____ TEXT SEGMENT
That larger story is well-known and oft-repeated -- and, I would argue, vastly oversimplified and simply wrong in its key underlying assumptions. But its endurance explains why the party of Lincoln is so easily dubbed the party of Strom Thurmond or Jefferson Davis, and why many critics believe that an identity politics of white America now tilts conservatives against not just blacks but also Hispanics, Muslims and anyone else outside a nostalgic and monochromatic description of the American way of life.


he narrative usually begins with Barry Goldwater opposing provisions of the 1964 Civil Rights Act and with Richard Nixon scheming to win the presidency through a "Southern strategy" -- appealing to the racial prejudice of working-class whites in the South to pry them away from the Democratic coalition assembled by Franklin Roosevelt. In this telling, bigoted Southerners were the electoral mountain to which the Republican Moses had to come, the key to the GOP winning the White House. Wooing them entailed much more than shifting the party slightly away from Democrats on racial issues; in return for political power, Republicans had to move their politics and policies to where bigots wanted them to be. This alliance supposedly laid the foundation for a new American politics.

As Dan Carter, George Wallace's biographer, put it, "The Wallace music played on" in "Barry Goldwater's vote against the Civil Rights Bill of 1964, in Richard Nixon's subtle manipulation of the busing issue, in Ronald Reagan's genial demolition of affirmative action, in George Bush's use of the Willie Horton ads, and in Newt Gingrich's demonization of welfare mothers." More recently, it continues through inflammatory campaign ads ("Harold, call me!"), offensive tea party signs, Rand Paul's unusual-because-explicit skepticism about the Civil Rights Act -- all the way to calls to end birthright citizenship for the U.S.-born children of illegal immigrants and to keep Muslim worship well away from the nation's hallowed ground in Lower Manhattan. In this interpretation, core conservative principles -- limited government, tax cuts, welfare reform and toughness on crime -- actually have race at their heart.


This reading of the conservative movement presents problems of logic and history, relying on assumptions that fall apart on close examination. First, it assumes that Republicans depended on white Southerners to become politically competitive in the 1960s. Second, it assumes that Republican presidents from Nixon forward swayed these voters by giving them the policies they wanted. Third, it assumes that the modern conservative policy agenda is best seen as racially motivated. Finally, it assumes that conservative positions on recent controversies are just new forms of that same white-heartland bigotry.

These assumptions are badly flawed.
________
____ PROVIDED DATA
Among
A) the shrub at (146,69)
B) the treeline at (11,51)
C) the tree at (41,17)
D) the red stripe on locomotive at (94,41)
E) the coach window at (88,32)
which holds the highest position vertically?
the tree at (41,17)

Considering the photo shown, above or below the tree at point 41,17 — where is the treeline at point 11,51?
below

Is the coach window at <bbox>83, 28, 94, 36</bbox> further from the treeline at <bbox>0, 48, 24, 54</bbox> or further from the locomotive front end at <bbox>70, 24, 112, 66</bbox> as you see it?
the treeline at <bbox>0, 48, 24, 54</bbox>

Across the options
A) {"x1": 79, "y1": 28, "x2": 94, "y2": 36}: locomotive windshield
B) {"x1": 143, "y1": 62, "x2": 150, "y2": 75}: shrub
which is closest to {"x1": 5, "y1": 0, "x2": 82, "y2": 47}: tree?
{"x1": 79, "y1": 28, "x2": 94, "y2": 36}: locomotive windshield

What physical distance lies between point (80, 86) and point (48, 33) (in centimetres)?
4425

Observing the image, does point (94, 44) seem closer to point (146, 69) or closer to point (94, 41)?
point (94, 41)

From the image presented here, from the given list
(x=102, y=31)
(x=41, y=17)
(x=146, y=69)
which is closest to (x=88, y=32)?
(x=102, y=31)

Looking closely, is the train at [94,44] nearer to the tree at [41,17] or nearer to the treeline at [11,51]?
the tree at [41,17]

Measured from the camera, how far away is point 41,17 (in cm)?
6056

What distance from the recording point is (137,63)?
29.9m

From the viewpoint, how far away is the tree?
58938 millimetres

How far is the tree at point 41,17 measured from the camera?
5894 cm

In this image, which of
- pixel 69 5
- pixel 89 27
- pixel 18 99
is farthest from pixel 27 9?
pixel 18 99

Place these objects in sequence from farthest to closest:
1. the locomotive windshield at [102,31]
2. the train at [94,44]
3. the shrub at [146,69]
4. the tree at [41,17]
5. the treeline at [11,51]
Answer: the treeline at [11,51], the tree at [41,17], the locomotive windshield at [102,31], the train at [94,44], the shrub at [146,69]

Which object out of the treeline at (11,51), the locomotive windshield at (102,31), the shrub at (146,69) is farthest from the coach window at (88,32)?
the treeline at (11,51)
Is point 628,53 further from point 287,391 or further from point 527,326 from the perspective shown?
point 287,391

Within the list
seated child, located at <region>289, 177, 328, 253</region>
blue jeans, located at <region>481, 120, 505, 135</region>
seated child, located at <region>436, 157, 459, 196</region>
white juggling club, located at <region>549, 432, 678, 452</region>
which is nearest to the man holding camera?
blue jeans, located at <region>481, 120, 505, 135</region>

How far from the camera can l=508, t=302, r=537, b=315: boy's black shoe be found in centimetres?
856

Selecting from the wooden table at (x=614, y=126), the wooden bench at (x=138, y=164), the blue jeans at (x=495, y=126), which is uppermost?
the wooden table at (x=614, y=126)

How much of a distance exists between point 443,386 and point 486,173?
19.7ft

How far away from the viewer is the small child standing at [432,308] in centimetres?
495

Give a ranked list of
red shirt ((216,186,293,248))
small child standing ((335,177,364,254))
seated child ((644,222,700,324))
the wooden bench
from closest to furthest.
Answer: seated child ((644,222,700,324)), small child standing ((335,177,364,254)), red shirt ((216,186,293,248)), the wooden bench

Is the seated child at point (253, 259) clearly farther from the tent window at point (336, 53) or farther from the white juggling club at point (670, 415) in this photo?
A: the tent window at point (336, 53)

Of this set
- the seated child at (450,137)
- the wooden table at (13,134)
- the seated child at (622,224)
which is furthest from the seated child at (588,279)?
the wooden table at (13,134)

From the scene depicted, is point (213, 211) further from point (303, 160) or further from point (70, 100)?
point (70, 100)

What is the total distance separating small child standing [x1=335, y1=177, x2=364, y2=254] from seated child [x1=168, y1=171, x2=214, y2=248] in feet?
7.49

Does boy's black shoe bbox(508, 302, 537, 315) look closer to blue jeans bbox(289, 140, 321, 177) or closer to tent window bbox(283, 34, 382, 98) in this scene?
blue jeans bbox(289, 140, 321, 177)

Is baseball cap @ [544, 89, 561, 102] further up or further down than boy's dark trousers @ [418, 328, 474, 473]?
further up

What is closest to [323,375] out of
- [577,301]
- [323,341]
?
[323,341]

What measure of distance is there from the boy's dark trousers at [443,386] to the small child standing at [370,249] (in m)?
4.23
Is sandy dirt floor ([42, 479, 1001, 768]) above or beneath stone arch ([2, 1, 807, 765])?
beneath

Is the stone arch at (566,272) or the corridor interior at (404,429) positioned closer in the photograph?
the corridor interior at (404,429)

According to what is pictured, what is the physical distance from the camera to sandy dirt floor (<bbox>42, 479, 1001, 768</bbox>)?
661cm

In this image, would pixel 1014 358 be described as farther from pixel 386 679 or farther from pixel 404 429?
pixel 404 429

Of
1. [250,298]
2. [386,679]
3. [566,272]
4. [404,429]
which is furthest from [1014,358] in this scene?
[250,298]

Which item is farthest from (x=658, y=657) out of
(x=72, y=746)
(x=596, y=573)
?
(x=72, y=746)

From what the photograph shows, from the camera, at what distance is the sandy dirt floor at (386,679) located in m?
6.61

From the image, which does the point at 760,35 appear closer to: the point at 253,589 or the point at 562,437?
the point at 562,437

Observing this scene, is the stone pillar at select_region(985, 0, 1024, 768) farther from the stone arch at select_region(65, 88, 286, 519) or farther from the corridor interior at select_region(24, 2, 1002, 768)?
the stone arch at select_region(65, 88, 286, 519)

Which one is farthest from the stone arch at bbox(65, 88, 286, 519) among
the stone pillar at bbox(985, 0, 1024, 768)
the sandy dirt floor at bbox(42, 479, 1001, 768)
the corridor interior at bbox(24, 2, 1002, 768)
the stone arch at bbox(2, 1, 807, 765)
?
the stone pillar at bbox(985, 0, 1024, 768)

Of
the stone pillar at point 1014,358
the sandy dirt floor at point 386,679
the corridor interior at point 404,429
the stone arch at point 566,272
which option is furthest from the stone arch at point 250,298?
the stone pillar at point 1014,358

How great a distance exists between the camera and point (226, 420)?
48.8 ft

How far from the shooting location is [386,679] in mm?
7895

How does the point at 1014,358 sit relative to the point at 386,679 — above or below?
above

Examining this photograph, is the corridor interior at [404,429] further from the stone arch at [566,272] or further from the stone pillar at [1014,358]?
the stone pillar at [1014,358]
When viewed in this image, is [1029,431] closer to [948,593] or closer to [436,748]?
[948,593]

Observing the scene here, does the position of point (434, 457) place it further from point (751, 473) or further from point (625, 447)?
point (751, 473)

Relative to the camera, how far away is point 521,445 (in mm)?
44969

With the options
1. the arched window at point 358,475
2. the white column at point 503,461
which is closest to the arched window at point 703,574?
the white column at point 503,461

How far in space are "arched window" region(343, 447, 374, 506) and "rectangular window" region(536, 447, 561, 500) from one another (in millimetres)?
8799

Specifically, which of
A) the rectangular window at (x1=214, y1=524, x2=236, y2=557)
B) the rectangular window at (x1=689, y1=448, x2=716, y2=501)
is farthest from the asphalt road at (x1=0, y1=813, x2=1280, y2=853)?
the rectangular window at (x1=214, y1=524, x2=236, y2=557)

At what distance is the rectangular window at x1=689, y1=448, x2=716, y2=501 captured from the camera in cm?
________
OBJECTIVE: Pick up the essay on the Republican Party and race after its final sentence and continue it.

WRITTEN RESPONSE:
First, Republicans did not decisively depend on white Southerners to create their modern presidential majorities when the race issue was at its most polarizing. The conventional wisdom is that the GOP had little choice in the 1960s but to seek out Southern white voters and tacked hard to the right on civil rights to do it. But Republican presidential candidates pried apart the New Deal coalition in the 1950s, with the performance of Dwight Eisenhower in 1952 and Nixon in 1960. This chronology has big implications. From 1952 through the 1980s, GOP presidential candidates consistently beat or nearly matched their Democratic opponents, with the clear exceptions only of 1964 and 1976. Republicans did this mostly by crafting majority coalitions in the Great Plains and Rocky Mountain states, in the industrial Midwest and mid-Atlantic, and ultimately in California -- and only partially by realigning several Southern states. Moreover, these were the least "Southern" states, such as Florida, Tennessee, Texas and Virginia.


his means that the GOP presidential majority and much of the party's modern policy agenda were forged not in the racial heat of the 1960s South, but first in the 1950s and across the country.

Mississippi Gov. Haley Barbour (R) recently argued that race did not play a central role in the partisan shift in the South, saying the transformation was led by a younger generation of Southerners in the post-segregation 1970s. But the best evidence that things other than race mattered most in the shift was that it was an even older generation that moved to the GOP in the peripheral South. By the time Lyndon Johnson reportedly remarked that the Civil Rights Act would deliver the South to the Republicans for a generation, the GOP had already won nearly half the region's Electoral College votes three times in a row.

The remainder of the region -- the race-obsessed Deep South -- repeatedly tried to be a presidential kingmaker in the 1960s but failed. Instead of reforming the GOP in its image, the Deep South's white electorate was among the last to join an already-winning Republican presidential coalition in the early 1970s. Wallace voters ended up supporting Nixon, Reagan and other Republicans, but much more on the national GOP's terms than their own. The Republican Party proved to be the mountain to which the Deep South had to come, not the other way around.


This explains why the second assumption is also wrong. Nixon made more symbolic than substantive accommodations to white Southerners. He enforced the Civil Rights Act and extended the Voting Rights Act. On school desegregation, he had to be prodded by the courts in some ways but went further than them in others: He supervised a desegregation of Deep South schools that had eluded his predecessors and then denied tax-exempt status to many private "desegregation academies" to which white Southerners tried to flee. Nixon also institutionalized affirmative action and set-asides for minorities in federal contracting.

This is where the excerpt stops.